Aktivitas pengerukan material yang dilakukan oleh CV Tambora Jaya Grup tersebut beroperasi di kawasan Pantai Krano dan Dusun Wadu Mbudi, Kecamatan Pekat, Kabupaten Dompu.
Forpemsif menduga kuat bahwa operasional tambang tersebut berjalan tanpa mengantongi Izin Usaha Pertambangan (IUP) dan dokumen Analisis Mengenai Dampak Lingkungan (AMDAL) yang sah.
Ketua Forpemsif Hendra menyoroti bahaya kerusakan ekosistem pesisir dan ancaman bencana lingkungan yang mengintai kawasan setempat akibat penambangan liar mengunakan alat barta (eskavator). Area Pantai Krano dan Dusun Wadu Mbudi dinilai mengalami degradasi lingkungan yang berpotensi merugikan masyarakat sekitar, baik dari segi mata pencaharian maupun keselamatan wilayah dari ancaman abrasi dan erosi.”ujarnya di awak media.
Atas kondisi tersebut, Forpemsif menyampaikan beberapa tuntutan krusial:
Sidak dan Identifikasi Lapangan: Mendesak Polda NTB bersama tim gabungan DLHK dan Dinas ESDM NTB untuk secepatnya turun langsung melakukan verifikasi faktual dan audit dokumen di lokasi penambangan.
Penghentian Operasional: Meminta pihak berwenang menyegel lokasi dan menghentikan seluruh kegiatan alat berat milik CV Tambora Jaya Grup sampai adanya kejelasan legalitas perizinan.

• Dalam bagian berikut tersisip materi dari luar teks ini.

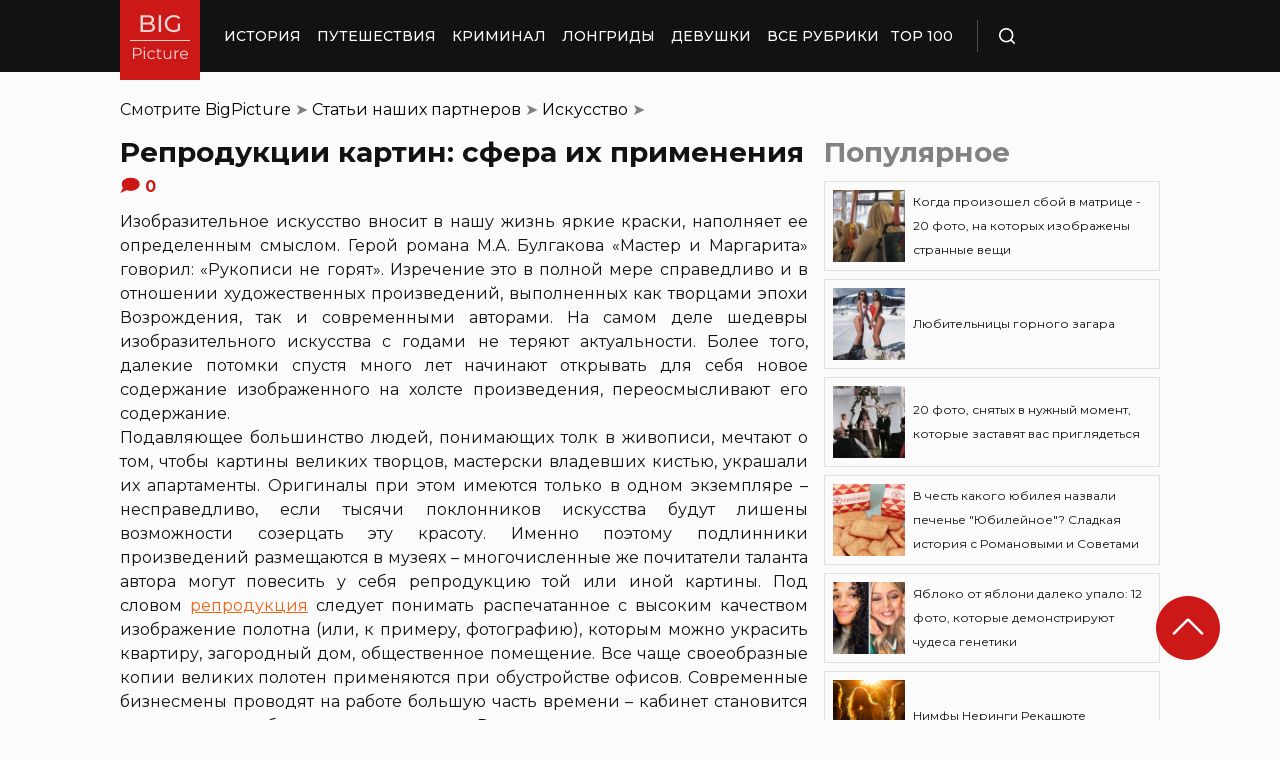

--- FILE ---
content_type: image/svg+xml
request_url: https://bigpicture.ru/wp-content/themes/bigpicture-new/assets/img/social-icons/ok.svg
body_size: 490
content:
<svg width="16" height="16" viewBox="0 0 16 16" fill="none" xmlns="http://www.w3.org/2000/svg">
<path d="M7.99226 3.09229C6.60475 3.09229 5.47998 4.22286 5.47998 5.61745C5.47998 7.01208 6.60475 8.14272 7.99226 8.14272C9.37977 8.14272 10.5045 7.01208 10.5045 5.61745C10.5045 4.22286 9.37977 3.09229 7.99226 3.09229ZM7.99226 6.66137C7.41871 6.66137 6.95374 6.19398 6.95374 5.61749C6.95374 5.041 7.41871 4.57364 7.99226 4.57364C8.56581 4.57364 9.03078 5.041 9.03078 5.61749C9.03078 6.19398 8.56581 6.66137 7.99226 6.66137Z" fill="#454545"/>
<path d="M8.87926 10.1519C9.88502 9.94597 10.4877 9.46723 10.5196 9.44153C10.8139 9.2043 10.8612 8.77218 10.6252 8.47632C10.3892 8.18051 9.9593 8.13299 9.66492 8.37019C9.6587 8.37525 9.01587 8.8709 7.95819 8.87162C6.90054 8.8709 6.24413 8.37525 6.23791 8.37019C5.94353 8.13299 5.51365 8.18051 5.27765 8.47632C5.04163 8.77218 5.0889 9.2043 5.38321 9.44153C5.41553 9.46759 6.04312 9.95879 7.07707 10.1599L5.63606 11.6736C5.37419 11.9466 5.38206 12.3812 5.65364 12.6444C5.7862 12.7729 5.95705 12.8368 6.12775 12.8368C6.30672 12.8368 6.48551 12.7665 6.61954 12.6267L7.95823 11.1934L9.43213 12.636C9.69919 12.904 10.1316 12.9036 10.3982 12.6353C10.6647 12.3669 10.6644 11.9322 10.3974 11.6643L8.87926 10.1519Z" fill="#454545"/>
</svg>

Penegakan Hukum: Jika terbukti melakukan kegiatan penambangan tanpa IUP dan AMDAL, aparat penegak hukum diminta memproses pimpinan perusahaan sesuai UU No. 3 Tahun 2020 tentang Minerba serta UU No. 32 Tahun 2009 tentang Perlindungan dan Pengelolaan Lingkungan Hidup.
Forpemsif menegaskan akan terus mengawal peroalan ini dan akan melaporkan secara resmi ke Polda NTB serta siap menggelar aksi besar-besaran apabila jajaran penegak hukum serta instansi terkait lambat dalam merespons ketakutan dan aspirasi masyarakat Kecamatan Pekat.”tutupnya.